#### MATERIAL SHOWN:
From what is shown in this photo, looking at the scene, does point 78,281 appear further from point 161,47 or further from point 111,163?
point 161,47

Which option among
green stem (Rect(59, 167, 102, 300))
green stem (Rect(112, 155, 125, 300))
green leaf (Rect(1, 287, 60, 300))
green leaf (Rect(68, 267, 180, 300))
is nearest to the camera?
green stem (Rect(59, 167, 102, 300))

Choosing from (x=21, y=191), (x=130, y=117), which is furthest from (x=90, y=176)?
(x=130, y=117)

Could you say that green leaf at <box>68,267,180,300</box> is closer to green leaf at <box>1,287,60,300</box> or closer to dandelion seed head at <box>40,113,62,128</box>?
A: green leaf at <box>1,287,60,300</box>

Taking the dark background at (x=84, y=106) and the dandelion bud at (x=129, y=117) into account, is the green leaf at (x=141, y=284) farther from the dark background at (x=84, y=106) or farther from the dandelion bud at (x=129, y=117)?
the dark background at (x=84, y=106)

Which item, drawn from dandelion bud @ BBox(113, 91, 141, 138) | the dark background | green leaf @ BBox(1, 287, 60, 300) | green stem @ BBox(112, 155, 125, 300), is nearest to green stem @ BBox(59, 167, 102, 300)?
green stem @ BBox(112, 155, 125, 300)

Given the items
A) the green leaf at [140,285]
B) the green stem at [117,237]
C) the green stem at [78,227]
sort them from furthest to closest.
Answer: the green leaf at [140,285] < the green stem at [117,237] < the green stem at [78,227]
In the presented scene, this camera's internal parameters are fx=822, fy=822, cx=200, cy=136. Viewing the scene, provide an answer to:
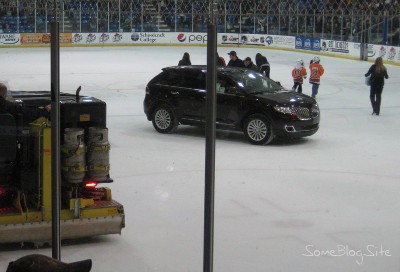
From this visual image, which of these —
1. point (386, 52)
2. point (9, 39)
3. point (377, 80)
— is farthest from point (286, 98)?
point (9, 39)

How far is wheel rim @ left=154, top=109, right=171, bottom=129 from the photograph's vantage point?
15.3 meters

#### WHAT YOU HAVE TO DO:
Retype the records from the line that contains "In the presented" through the end of the records, without changing anything, and leave the pictures out.

#### ANSWER FOR THE TASK:
In the presented scene, this camera's internal parameters are fx=822, fy=822, cx=200, cy=136. Viewing the scene, provide an answer to:
From this visual image, which of these —
1. point (386, 52)
2. point (9, 39)
3. point (377, 80)
— is farthest from point (286, 98)?
point (9, 39)

How far is wheel rim @ left=154, top=109, right=171, bottom=129 from the photograph's vantage point?
15.3 meters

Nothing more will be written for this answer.